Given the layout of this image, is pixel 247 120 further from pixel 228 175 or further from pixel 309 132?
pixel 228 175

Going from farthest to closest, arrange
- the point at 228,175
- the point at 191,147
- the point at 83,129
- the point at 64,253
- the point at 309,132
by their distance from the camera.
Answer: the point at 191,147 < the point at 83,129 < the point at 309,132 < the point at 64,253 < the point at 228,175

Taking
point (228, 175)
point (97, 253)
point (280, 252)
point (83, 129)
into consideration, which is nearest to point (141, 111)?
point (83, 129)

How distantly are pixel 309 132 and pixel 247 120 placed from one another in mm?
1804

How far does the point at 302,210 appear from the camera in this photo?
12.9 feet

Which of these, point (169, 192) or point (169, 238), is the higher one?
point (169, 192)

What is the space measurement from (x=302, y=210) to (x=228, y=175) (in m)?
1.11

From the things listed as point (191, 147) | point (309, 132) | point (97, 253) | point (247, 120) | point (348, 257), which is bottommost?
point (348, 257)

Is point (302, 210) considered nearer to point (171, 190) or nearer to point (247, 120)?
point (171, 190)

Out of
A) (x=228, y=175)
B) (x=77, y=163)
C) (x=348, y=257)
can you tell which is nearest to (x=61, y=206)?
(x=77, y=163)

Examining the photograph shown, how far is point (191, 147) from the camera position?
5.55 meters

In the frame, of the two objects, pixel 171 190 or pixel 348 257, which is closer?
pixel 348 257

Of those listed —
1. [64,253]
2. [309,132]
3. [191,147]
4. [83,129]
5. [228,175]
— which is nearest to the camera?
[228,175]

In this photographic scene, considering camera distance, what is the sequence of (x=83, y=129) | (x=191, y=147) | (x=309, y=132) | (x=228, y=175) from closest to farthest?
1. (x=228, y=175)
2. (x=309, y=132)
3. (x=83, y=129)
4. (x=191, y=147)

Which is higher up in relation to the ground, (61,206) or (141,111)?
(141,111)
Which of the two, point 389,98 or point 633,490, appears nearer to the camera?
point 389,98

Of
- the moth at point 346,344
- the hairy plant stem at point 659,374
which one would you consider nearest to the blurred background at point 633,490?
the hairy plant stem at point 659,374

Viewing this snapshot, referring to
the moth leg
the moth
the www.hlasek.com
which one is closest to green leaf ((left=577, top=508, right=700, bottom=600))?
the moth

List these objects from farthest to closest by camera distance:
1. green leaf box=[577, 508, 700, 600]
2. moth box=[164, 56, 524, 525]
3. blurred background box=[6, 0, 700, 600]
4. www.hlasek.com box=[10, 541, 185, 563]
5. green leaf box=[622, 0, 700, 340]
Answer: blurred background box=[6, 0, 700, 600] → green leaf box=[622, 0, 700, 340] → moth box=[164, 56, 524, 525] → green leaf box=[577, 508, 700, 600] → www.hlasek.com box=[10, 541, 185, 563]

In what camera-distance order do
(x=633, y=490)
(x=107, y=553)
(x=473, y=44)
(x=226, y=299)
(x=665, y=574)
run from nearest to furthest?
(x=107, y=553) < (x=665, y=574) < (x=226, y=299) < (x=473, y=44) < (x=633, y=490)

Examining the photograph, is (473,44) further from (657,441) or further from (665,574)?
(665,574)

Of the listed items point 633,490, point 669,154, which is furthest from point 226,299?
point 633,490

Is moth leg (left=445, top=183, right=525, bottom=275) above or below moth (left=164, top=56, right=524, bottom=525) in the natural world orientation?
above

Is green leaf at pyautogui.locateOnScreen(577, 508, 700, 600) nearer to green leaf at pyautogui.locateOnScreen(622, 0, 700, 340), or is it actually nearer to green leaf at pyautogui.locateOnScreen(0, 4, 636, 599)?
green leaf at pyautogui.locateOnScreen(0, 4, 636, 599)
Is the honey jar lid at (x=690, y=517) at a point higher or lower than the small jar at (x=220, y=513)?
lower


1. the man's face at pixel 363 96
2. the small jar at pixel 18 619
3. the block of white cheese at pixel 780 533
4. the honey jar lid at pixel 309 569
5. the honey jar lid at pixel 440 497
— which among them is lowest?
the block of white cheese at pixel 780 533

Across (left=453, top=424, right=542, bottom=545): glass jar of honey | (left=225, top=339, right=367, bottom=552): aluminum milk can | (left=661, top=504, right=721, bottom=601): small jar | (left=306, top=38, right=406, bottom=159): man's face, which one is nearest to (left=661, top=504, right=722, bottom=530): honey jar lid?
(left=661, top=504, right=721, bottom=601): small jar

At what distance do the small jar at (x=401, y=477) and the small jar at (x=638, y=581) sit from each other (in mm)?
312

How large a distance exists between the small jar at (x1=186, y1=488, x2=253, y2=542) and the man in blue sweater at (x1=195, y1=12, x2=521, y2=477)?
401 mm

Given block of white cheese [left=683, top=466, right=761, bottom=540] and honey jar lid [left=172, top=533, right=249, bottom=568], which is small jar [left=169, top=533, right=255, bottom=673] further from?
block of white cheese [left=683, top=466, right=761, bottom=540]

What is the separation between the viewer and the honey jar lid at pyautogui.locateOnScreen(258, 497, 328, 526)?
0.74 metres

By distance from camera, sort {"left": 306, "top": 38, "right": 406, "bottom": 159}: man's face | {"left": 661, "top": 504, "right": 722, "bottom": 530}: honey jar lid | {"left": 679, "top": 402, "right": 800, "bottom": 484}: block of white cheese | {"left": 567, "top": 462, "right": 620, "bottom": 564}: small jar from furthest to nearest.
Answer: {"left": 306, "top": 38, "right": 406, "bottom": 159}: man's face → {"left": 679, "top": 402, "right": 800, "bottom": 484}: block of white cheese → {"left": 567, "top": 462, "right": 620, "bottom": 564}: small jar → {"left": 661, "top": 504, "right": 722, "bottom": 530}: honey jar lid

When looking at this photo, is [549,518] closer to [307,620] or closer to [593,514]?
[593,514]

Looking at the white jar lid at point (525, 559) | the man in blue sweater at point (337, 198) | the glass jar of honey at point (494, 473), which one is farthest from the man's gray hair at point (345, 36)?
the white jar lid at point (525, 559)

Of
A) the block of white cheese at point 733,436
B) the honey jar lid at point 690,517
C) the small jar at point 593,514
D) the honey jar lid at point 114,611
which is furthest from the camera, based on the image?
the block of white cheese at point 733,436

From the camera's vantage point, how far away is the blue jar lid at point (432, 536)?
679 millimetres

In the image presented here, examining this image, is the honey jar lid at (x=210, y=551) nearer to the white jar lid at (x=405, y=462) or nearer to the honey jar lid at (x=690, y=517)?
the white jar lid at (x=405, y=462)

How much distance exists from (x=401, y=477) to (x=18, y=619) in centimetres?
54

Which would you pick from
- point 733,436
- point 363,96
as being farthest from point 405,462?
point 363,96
━━━━━━━━━━━━━━━━━━━━
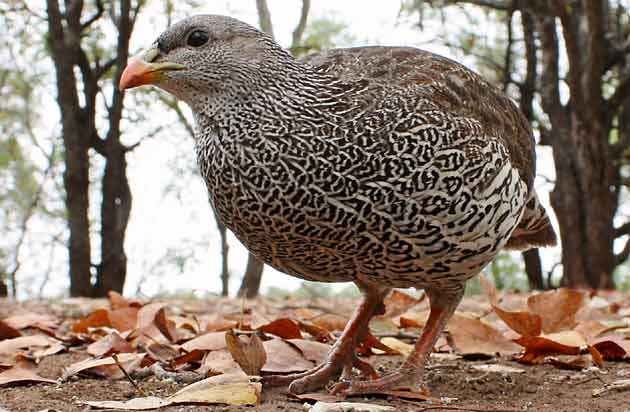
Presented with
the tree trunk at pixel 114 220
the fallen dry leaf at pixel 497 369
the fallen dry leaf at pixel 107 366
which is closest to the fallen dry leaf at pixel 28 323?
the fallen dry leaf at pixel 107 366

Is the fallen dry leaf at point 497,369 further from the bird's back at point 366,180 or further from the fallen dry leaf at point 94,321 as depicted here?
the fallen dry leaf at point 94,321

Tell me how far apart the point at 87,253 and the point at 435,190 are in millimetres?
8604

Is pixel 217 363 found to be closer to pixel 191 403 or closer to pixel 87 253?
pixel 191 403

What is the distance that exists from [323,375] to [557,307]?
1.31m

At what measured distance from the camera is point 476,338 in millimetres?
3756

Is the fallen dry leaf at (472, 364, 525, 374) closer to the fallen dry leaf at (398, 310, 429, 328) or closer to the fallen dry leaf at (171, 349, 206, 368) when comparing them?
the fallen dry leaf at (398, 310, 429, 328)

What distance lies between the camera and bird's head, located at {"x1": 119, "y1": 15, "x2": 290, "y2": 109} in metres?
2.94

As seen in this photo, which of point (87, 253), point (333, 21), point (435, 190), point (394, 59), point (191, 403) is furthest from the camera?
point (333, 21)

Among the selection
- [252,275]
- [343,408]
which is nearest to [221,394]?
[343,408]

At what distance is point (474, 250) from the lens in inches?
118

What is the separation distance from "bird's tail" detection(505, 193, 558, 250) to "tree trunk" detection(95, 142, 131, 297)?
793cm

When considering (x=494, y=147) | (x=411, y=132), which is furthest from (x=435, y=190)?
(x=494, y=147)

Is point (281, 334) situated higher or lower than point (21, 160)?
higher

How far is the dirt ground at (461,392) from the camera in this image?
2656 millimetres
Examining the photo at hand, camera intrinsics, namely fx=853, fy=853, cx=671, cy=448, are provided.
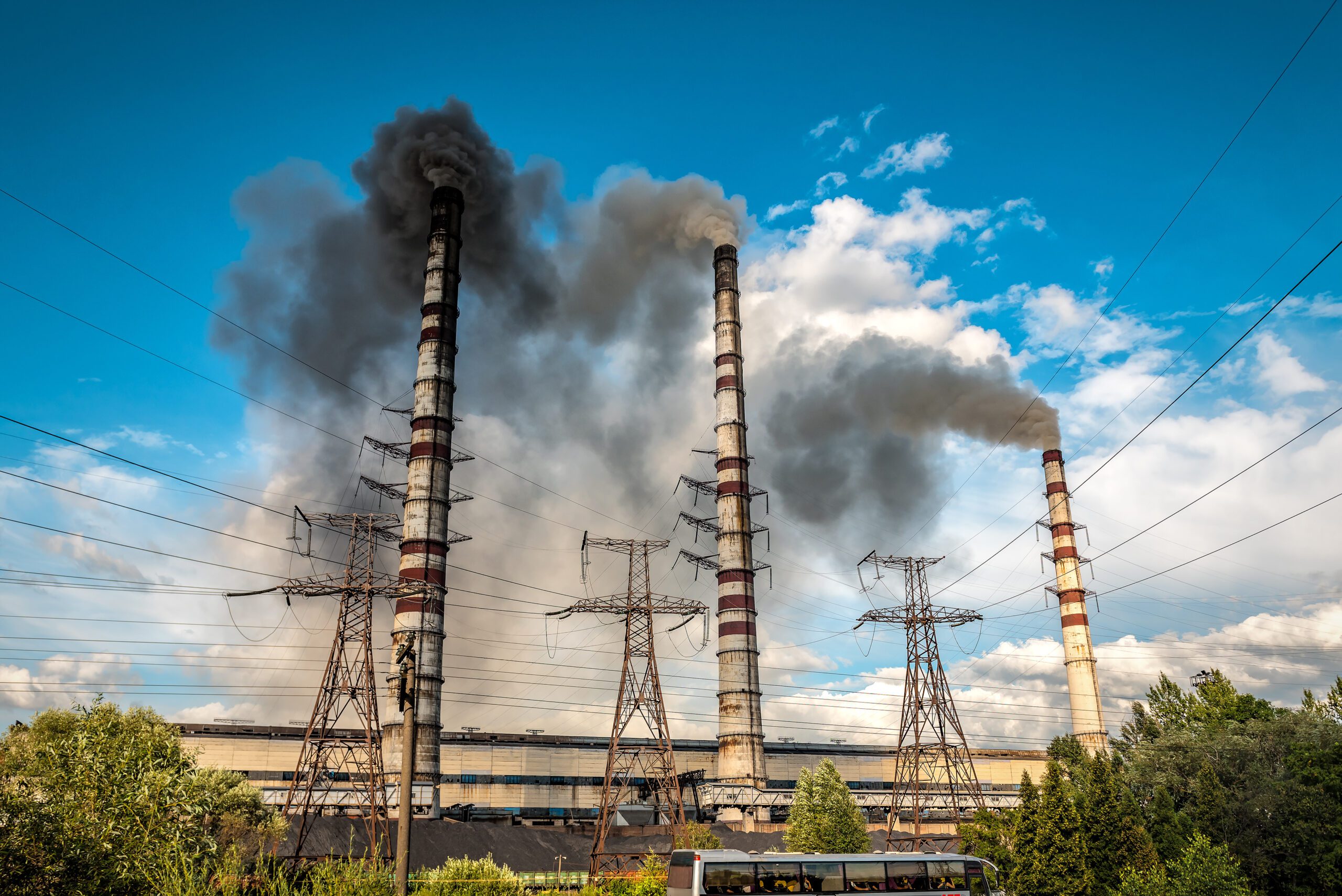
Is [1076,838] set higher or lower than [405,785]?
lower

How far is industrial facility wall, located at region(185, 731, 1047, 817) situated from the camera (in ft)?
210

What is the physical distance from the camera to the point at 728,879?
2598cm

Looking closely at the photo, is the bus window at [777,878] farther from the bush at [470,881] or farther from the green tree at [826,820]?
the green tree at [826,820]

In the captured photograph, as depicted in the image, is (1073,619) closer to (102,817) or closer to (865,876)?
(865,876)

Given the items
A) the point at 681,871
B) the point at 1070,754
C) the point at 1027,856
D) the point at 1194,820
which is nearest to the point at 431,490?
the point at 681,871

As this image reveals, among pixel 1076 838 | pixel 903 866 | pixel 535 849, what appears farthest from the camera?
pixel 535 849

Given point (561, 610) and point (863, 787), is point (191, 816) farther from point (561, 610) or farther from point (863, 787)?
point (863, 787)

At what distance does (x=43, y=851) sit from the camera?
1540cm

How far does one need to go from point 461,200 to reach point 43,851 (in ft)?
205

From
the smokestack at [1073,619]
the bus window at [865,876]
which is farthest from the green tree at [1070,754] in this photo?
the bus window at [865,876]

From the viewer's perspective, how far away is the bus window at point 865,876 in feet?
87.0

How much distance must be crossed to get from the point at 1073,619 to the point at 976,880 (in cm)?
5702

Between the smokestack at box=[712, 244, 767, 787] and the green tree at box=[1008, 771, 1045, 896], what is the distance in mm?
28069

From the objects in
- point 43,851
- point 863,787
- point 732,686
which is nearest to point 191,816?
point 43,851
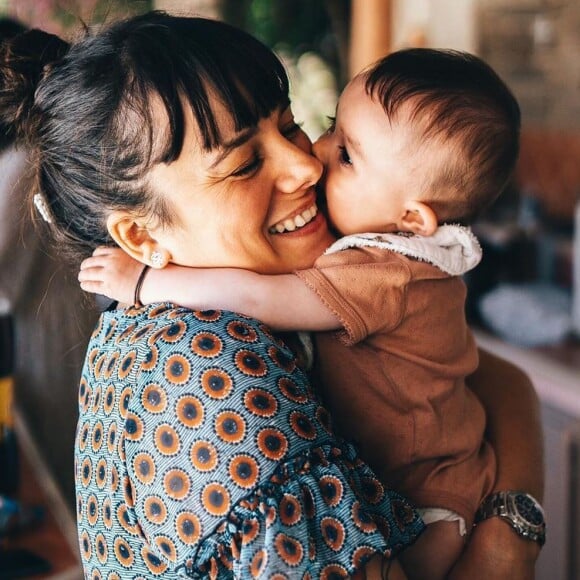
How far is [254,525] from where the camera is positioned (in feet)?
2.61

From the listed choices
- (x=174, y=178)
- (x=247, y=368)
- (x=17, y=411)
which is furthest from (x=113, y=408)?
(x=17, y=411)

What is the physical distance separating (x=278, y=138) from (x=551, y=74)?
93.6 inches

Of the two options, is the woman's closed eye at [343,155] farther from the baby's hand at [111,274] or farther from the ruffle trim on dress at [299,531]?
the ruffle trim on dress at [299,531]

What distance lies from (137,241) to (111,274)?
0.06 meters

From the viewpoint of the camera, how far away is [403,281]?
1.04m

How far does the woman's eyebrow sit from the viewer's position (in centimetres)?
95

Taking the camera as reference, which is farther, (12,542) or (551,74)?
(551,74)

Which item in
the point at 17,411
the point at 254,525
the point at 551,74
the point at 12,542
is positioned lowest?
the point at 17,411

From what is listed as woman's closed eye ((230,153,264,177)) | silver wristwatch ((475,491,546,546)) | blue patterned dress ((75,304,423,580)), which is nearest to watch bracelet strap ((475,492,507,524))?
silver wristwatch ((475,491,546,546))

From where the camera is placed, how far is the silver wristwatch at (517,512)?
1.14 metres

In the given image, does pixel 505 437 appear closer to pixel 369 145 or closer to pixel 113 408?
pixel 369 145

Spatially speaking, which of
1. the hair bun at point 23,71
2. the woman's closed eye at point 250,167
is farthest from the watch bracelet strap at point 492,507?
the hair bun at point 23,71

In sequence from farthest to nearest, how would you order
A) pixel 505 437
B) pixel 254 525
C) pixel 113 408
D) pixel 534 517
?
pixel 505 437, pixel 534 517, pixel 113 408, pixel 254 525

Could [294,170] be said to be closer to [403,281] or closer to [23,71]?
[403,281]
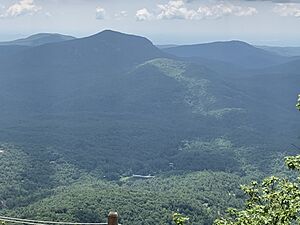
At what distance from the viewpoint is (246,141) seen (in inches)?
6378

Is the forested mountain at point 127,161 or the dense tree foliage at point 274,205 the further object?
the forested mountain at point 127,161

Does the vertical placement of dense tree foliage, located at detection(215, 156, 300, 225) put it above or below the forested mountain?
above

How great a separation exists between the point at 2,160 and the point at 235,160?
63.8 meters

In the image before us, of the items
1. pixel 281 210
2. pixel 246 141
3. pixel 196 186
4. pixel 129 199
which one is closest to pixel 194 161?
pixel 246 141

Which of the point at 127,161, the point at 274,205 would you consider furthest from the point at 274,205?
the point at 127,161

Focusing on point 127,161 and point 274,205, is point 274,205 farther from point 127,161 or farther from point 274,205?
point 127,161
━━━━━━━━━━━━━━━━━━━━
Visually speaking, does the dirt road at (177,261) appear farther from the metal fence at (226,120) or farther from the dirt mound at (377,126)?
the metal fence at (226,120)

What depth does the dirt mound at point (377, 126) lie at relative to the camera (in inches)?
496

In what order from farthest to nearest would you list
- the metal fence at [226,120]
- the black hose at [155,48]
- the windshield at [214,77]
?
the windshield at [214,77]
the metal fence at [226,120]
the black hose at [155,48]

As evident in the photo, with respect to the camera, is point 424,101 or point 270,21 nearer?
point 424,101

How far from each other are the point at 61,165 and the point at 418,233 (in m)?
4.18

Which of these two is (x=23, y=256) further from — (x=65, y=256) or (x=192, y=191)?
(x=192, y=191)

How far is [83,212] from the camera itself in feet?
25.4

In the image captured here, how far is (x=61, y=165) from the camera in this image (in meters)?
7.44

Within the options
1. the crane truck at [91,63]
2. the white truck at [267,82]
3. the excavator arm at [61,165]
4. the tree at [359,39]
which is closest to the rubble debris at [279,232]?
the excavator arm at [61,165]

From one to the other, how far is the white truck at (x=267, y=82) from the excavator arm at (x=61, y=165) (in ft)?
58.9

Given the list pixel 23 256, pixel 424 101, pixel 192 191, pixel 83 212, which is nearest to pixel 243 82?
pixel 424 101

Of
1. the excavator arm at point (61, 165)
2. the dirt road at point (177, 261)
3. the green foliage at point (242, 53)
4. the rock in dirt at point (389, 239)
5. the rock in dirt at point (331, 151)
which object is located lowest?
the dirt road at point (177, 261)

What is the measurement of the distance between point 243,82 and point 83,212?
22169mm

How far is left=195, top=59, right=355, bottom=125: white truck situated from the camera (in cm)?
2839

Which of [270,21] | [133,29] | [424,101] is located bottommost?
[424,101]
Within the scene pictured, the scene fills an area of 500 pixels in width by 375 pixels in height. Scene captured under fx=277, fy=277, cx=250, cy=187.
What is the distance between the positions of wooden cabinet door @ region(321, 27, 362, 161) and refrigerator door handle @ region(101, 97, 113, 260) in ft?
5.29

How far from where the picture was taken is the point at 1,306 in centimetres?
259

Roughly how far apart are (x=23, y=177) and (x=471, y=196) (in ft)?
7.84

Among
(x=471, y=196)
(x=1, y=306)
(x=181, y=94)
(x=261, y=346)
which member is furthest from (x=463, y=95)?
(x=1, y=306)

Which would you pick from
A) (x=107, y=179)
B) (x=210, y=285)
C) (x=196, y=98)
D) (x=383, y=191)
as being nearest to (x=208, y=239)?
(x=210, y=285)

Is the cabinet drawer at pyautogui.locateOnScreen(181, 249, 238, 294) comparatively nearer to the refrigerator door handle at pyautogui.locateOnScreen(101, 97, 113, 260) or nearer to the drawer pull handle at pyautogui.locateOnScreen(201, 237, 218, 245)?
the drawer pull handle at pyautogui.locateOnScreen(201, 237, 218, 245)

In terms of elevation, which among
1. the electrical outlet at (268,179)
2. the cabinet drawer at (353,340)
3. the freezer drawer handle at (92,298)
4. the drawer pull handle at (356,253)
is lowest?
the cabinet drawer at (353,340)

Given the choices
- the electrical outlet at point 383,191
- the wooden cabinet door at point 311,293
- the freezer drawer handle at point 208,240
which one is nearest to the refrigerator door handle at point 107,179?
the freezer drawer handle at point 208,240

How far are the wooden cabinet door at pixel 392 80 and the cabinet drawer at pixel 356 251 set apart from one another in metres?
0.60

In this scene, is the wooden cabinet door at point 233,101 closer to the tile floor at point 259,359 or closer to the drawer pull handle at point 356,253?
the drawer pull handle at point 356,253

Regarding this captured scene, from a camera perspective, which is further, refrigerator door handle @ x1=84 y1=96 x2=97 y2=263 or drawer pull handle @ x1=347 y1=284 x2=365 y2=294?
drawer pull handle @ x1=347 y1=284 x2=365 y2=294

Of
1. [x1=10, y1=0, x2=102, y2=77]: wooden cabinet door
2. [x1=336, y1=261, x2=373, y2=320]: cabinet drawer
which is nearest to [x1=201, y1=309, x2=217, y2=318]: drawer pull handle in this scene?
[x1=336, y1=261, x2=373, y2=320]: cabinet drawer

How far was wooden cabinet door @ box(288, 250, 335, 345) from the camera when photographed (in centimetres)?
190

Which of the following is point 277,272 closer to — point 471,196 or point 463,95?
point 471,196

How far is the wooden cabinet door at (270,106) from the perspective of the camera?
━━━━━━━━━━━━━━━━━━━━
**EXERCISE DIRECTIONS**
Show each line of the rows above that contains the word "further".

**EXERCISE RESPONSE**
Given the layout of this image, is pixel 247 120 further from pixel 228 175 or further from pixel 309 132?
Examining the photograph, is (473,44) further from (657,441) or further from (665,574)?
Given block of white cheese [left=683, top=466, right=761, bottom=540] and honey jar lid [left=172, top=533, right=249, bottom=568], which is small jar [left=169, top=533, right=255, bottom=673] further from?
Is the fallen dry leaf at point 497,369 further from the bird's back at point 366,180 or further from the fallen dry leaf at point 94,321 as depicted here?
Is the forested mountain at point 127,161 or the dense tree foliage at point 274,205 the further object?
Which of these two is (x=23, y=256) further from — (x=65, y=256) or (x=192, y=191)?
Regarding this captured scene, from a camera perspective, which is further, refrigerator door handle @ x1=84 y1=96 x2=97 y2=263 or drawer pull handle @ x1=347 y1=284 x2=365 y2=294?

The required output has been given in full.